--- Task to complete ---
Please tally how many lines in the listing below contain the string "pixel", with case counting, and reply with the number alone.

Raw records
^^^^

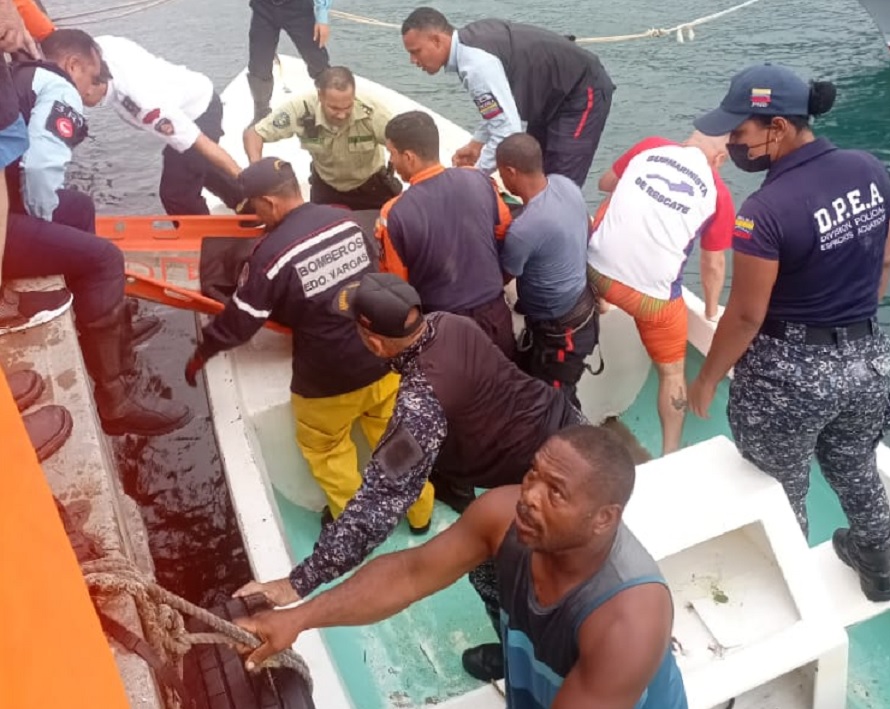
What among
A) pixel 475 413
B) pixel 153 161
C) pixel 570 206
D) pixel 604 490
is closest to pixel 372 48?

^^^^

--- The answer ---
5